What to do: Reproduce the lines below exactly, from the line containing "Mask each instance of cell." through the line containing "199L8 207L39 232V237H50L77". Omit the pictures.

--- start Recorded information ---

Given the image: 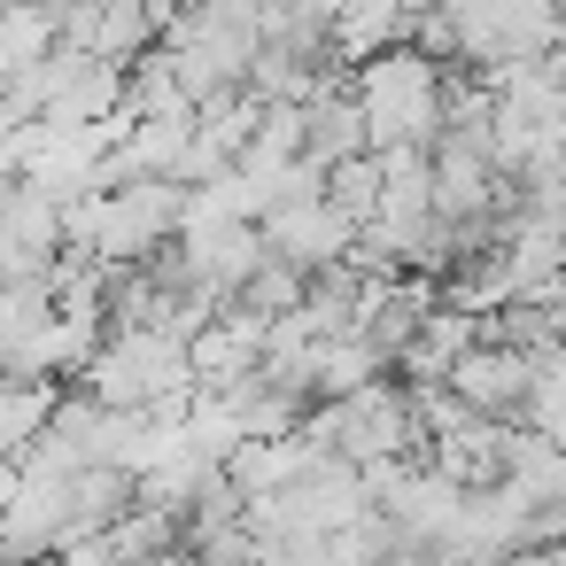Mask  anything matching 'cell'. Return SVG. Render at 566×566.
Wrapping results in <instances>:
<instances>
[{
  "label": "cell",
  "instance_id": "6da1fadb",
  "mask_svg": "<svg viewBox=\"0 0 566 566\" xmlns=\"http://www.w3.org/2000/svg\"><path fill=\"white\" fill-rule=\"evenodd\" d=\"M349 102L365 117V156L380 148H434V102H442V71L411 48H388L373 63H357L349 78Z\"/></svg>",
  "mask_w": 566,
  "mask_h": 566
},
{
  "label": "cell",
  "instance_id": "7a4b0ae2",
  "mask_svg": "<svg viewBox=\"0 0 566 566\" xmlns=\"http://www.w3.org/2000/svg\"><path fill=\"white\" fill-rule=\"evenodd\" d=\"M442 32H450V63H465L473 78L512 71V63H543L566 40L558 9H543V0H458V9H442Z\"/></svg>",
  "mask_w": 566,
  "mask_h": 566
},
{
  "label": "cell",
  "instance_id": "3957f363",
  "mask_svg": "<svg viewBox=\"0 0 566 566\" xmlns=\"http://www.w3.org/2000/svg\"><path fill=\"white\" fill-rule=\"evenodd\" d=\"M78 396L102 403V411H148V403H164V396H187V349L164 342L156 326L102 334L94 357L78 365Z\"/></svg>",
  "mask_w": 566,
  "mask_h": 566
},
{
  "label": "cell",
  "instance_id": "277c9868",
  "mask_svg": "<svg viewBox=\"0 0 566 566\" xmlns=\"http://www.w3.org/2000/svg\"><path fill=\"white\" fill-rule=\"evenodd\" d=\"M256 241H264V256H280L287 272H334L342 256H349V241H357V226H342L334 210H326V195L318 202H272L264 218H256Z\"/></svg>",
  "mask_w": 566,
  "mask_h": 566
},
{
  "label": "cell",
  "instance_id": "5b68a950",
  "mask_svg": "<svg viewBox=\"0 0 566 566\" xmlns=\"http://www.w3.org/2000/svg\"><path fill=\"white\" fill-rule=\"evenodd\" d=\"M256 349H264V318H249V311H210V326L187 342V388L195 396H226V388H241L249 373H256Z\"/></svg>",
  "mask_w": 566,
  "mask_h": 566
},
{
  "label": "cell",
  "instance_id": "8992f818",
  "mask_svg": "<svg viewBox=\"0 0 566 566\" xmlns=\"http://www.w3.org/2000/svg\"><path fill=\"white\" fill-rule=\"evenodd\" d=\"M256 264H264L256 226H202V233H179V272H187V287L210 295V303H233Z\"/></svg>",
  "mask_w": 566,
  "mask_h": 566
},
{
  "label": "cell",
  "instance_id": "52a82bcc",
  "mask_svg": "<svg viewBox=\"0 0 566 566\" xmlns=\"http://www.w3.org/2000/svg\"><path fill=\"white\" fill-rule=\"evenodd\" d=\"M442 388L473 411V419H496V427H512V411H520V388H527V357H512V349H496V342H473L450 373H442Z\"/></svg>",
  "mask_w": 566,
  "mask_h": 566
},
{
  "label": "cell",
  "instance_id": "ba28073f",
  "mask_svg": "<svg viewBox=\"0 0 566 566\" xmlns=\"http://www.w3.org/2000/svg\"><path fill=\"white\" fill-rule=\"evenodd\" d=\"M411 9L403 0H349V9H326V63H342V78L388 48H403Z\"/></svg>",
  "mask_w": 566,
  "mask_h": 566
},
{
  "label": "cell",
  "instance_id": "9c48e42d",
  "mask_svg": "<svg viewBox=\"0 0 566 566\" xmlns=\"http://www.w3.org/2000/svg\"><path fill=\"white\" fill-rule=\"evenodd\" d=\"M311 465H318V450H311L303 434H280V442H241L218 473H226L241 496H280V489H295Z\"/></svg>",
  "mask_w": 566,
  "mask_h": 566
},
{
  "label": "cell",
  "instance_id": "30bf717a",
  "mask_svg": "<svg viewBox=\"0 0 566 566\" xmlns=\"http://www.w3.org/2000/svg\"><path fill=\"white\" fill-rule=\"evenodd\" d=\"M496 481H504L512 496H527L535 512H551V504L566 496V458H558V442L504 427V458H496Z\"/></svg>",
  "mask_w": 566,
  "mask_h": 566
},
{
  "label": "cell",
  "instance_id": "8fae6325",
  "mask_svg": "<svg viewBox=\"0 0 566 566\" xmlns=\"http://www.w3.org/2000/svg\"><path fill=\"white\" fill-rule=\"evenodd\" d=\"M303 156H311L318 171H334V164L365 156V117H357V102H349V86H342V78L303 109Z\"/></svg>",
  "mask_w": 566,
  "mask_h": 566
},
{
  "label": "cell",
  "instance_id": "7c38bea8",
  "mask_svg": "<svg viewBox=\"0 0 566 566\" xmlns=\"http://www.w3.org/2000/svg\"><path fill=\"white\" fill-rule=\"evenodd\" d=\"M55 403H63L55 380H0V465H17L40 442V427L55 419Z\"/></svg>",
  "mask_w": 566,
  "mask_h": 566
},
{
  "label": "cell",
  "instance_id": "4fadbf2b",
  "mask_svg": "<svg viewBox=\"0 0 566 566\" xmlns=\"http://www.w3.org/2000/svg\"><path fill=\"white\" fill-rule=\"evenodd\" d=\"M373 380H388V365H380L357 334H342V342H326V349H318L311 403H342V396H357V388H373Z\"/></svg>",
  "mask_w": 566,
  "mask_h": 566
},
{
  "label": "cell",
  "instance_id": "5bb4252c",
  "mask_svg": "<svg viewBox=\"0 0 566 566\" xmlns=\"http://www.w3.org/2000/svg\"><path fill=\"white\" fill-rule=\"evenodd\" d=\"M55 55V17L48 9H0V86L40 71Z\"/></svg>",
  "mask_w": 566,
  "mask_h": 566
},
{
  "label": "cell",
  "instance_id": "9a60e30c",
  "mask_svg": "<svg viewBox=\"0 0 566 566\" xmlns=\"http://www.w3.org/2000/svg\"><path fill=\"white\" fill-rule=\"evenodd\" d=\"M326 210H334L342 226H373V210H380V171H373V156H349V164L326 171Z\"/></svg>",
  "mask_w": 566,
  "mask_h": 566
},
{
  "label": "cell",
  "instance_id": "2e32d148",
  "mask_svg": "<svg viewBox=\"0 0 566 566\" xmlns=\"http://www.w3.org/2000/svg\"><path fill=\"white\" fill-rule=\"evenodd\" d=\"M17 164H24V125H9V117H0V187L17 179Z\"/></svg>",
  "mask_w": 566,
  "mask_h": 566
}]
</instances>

--- end Recorded information ---
--- start Recorded information ---

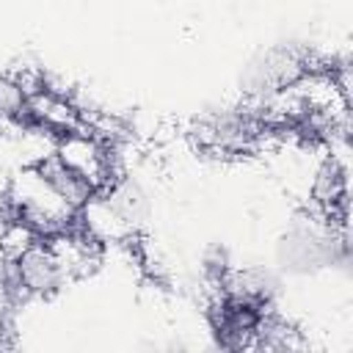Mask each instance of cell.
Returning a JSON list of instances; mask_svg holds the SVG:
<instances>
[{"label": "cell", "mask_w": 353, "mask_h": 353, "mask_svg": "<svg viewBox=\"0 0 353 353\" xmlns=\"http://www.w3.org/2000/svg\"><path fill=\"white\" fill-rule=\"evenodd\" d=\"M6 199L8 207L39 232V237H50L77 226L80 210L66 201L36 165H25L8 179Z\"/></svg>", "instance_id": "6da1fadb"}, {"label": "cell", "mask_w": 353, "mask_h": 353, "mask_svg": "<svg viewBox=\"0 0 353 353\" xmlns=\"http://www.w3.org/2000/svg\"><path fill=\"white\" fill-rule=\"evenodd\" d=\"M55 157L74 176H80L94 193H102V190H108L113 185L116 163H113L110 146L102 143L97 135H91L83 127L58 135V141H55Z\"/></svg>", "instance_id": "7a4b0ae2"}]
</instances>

--- end Recorded information ---
--- start Recorded information ---

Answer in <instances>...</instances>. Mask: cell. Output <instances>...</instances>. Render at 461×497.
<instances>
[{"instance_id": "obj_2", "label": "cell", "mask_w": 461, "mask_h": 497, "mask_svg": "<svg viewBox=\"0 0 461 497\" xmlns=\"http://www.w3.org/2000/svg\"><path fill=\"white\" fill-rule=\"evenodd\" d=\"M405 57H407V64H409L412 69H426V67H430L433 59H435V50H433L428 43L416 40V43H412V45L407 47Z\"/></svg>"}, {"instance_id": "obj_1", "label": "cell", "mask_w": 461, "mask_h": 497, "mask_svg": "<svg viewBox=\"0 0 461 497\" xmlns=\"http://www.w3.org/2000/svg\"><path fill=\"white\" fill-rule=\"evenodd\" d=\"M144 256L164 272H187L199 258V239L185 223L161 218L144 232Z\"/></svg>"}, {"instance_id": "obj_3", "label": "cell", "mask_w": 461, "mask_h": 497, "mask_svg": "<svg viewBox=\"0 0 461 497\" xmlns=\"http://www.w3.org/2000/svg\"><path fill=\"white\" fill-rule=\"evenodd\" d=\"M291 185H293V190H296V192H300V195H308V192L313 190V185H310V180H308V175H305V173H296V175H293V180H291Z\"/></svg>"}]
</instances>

--- end Recorded information ---

Reply to the task:
Mask each instance of cell.
Returning a JSON list of instances; mask_svg holds the SVG:
<instances>
[{"label": "cell", "mask_w": 353, "mask_h": 353, "mask_svg": "<svg viewBox=\"0 0 353 353\" xmlns=\"http://www.w3.org/2000/svg\"><path fill=\"white\" fill-rule=\"evenodd\" d=\"M6 199L8 207L39 232V237H50L77 226L80 210L66 201L36 165H25L8 179Z\"/></svg>", "instance_id": "6da1fadb"}, {"label": "cell", "mask_w": 353, "mask_h": 353, "mask_svg": "<svg viewBox=\"0 0 353 353\" xmlns=\"http://www.w3.org/2000/svg\"><path fill=\"white\" fill-rule=\"evenodd\" d=\"M55 157L74 176H80L94 193H102V190H108L113 185L116 163H113L110 146L102 143L97 135H91L83 127L58 135V141H55Z\"/></svg>", "instance_id": "7a4b0ae2"}]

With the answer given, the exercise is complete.